Aim of the exercise -
Between the line containing "New Zealand, site EFH_HCAMD08, 2019-10-27" and the line containing "genus: Equus" lies a run of lines; give that run again exactly, with both of those lines, and nothing else from the entries below.

Exercise input -

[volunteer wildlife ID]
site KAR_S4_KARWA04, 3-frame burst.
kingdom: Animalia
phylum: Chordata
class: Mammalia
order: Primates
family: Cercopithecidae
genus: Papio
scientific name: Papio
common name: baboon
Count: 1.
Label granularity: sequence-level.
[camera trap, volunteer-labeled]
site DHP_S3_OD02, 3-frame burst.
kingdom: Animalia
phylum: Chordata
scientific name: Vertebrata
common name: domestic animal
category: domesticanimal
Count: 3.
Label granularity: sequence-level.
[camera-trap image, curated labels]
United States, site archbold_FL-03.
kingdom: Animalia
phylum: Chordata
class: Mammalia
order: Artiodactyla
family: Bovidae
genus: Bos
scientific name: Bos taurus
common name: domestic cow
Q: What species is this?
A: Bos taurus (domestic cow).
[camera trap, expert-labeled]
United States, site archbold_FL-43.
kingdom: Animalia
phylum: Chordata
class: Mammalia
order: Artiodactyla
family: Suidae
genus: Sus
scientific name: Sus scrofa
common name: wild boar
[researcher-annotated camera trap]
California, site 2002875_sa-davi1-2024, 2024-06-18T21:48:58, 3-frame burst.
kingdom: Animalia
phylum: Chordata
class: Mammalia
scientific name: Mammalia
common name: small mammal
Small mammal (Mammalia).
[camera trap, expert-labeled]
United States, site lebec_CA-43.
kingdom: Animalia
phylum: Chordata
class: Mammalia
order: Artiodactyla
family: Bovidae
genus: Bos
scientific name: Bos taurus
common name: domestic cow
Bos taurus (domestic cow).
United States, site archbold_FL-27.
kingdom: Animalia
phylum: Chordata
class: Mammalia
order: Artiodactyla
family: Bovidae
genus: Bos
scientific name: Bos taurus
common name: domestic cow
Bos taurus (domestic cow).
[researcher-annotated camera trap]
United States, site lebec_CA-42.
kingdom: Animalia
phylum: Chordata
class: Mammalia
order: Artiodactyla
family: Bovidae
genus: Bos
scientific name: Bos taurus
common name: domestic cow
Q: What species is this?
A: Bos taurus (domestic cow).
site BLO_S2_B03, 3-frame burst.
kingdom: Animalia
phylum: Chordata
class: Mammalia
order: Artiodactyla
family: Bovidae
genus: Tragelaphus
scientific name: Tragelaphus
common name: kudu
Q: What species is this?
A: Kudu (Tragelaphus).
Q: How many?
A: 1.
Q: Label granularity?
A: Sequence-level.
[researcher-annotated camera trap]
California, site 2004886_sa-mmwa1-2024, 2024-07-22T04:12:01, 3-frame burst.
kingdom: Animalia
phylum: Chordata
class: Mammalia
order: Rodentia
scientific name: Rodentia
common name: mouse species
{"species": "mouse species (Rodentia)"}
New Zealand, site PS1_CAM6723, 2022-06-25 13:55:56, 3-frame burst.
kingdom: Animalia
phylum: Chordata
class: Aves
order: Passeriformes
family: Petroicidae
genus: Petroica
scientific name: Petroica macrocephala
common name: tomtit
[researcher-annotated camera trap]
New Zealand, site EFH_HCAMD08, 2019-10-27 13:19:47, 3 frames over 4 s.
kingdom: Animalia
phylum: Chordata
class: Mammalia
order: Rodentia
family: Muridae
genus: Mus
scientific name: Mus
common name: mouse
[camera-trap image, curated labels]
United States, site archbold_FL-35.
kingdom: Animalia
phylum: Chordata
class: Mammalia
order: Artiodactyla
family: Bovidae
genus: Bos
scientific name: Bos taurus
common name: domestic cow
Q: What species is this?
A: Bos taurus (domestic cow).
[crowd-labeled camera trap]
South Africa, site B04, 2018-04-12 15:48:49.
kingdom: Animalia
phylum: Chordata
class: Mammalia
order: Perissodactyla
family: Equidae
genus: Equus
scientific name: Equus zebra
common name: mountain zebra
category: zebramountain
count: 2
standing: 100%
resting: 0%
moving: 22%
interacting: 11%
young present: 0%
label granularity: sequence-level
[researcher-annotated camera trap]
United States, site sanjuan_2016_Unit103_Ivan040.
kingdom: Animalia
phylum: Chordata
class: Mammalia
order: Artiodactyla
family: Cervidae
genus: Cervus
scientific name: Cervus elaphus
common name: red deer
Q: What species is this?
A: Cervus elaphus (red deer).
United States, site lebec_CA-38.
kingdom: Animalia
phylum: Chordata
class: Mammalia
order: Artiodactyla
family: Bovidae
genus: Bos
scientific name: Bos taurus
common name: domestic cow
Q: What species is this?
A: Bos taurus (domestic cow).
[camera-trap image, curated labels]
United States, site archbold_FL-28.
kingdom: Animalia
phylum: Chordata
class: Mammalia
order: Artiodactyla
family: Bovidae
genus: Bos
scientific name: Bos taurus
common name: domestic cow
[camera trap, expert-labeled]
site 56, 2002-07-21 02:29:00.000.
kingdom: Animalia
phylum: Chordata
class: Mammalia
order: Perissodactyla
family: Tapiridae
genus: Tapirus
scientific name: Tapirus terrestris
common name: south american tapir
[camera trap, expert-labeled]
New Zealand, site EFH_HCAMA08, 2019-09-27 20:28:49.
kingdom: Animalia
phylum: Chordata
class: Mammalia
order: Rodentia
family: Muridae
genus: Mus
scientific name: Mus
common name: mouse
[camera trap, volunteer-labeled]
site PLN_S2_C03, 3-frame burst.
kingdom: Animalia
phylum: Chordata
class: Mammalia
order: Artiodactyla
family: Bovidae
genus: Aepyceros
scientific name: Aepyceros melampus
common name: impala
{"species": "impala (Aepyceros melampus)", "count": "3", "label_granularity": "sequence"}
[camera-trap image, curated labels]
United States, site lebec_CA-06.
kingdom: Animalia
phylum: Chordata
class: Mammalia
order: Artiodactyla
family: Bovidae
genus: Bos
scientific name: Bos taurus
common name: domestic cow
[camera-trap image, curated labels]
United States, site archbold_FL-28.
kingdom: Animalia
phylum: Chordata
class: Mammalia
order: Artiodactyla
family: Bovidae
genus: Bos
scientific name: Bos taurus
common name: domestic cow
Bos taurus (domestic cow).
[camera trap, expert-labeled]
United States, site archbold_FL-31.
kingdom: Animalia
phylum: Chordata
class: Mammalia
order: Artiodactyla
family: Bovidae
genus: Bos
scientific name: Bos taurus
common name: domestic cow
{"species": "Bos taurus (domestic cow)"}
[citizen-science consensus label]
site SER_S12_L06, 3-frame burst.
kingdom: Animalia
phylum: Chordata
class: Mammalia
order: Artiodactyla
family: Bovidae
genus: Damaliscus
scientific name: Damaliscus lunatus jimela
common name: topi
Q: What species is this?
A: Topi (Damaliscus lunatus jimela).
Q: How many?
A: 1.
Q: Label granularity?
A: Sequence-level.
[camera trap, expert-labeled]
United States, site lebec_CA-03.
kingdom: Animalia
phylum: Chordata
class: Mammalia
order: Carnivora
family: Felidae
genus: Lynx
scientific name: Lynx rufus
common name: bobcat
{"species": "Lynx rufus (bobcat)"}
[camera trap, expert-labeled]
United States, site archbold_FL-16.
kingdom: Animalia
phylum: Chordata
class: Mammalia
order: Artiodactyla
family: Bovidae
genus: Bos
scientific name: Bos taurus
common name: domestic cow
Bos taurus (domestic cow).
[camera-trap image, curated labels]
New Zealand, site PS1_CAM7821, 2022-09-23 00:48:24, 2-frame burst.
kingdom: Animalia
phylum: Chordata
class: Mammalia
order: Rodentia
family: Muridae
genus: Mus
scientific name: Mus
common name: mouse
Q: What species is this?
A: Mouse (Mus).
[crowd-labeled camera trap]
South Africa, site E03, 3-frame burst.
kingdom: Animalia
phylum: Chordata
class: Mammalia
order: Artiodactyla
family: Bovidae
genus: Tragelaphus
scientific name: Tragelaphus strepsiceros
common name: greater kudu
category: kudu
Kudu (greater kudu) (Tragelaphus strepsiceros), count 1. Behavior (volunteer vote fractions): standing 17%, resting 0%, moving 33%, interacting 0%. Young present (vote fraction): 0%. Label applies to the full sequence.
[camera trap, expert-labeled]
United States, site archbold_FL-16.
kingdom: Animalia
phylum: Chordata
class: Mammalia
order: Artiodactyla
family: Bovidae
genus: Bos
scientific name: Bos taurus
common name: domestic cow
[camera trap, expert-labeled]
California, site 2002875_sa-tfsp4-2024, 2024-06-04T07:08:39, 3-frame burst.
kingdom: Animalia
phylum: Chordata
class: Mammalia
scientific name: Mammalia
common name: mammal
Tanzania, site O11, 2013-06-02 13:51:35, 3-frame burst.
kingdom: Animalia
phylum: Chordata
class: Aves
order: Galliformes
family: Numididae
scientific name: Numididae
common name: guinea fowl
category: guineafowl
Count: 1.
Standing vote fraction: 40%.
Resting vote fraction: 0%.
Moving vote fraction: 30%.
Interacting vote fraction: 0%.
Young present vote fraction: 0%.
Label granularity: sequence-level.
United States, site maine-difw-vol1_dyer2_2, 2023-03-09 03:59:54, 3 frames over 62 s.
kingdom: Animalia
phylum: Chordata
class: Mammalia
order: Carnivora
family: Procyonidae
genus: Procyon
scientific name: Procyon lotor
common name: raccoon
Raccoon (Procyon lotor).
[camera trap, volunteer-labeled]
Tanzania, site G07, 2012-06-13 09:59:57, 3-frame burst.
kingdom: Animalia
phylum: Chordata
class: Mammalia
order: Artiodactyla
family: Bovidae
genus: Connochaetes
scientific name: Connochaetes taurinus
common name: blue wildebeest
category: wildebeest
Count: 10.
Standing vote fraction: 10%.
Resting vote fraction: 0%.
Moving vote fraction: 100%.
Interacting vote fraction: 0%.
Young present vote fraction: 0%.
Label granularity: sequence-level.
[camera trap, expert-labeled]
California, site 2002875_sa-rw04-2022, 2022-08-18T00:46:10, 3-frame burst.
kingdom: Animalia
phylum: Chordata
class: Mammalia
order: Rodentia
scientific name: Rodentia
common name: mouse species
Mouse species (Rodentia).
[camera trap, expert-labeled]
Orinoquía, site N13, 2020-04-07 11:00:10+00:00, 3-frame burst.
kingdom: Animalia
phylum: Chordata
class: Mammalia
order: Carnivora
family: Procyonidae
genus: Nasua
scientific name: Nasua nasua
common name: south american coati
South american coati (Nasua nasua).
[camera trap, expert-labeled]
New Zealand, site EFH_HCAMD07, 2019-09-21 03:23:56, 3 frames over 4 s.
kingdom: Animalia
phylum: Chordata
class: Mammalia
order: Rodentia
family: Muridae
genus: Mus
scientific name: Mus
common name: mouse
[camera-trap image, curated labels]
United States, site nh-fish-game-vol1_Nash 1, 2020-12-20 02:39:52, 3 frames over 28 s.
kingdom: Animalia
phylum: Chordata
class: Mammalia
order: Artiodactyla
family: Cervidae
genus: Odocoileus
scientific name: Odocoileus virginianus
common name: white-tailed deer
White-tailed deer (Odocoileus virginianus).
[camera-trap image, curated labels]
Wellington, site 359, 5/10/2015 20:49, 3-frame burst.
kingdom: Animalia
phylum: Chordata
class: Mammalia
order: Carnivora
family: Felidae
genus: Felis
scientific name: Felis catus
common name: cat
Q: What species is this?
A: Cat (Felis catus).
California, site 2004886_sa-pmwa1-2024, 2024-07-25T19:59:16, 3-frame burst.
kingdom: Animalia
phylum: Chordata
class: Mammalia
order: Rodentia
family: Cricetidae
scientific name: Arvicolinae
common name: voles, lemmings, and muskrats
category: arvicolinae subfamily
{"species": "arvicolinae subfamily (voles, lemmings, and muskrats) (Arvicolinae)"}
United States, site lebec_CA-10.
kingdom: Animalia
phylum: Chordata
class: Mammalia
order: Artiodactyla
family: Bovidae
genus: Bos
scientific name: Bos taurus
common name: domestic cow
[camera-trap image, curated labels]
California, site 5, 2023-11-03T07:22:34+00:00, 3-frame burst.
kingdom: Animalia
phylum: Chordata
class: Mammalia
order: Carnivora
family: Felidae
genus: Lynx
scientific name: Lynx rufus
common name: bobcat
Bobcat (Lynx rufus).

Response -
New Zealand, site EFH_HCAMD08, 2019-10-27 13:19:47, 3 frames over 4 s.
kingdom: Animalia
phylum: Chordata
class: Mammalia
order: Rodentia
family: Muridae
genus: Mus
scientific name: Mus
common name: mouse
[camera-trap image, curated labels]
United States, site archbold_FL-35.
kingdom: Animalia
phylum: Chordata
class: Mammalia
order: Artiodactyla
family: Bovidae
genus: Bos
scientific name: Bos taurus
common name: domestic cow
Q: What species is this?
A: Bos taurus (domestic cow).
[crowd-labeled camera trap]
South Africa, site B04, 2018-04-12 15:48:49.
kingdom: Animalia
phylum: Chordata
class: Mammalia
order: Perissodactyla
family: Equidae
genus: Equus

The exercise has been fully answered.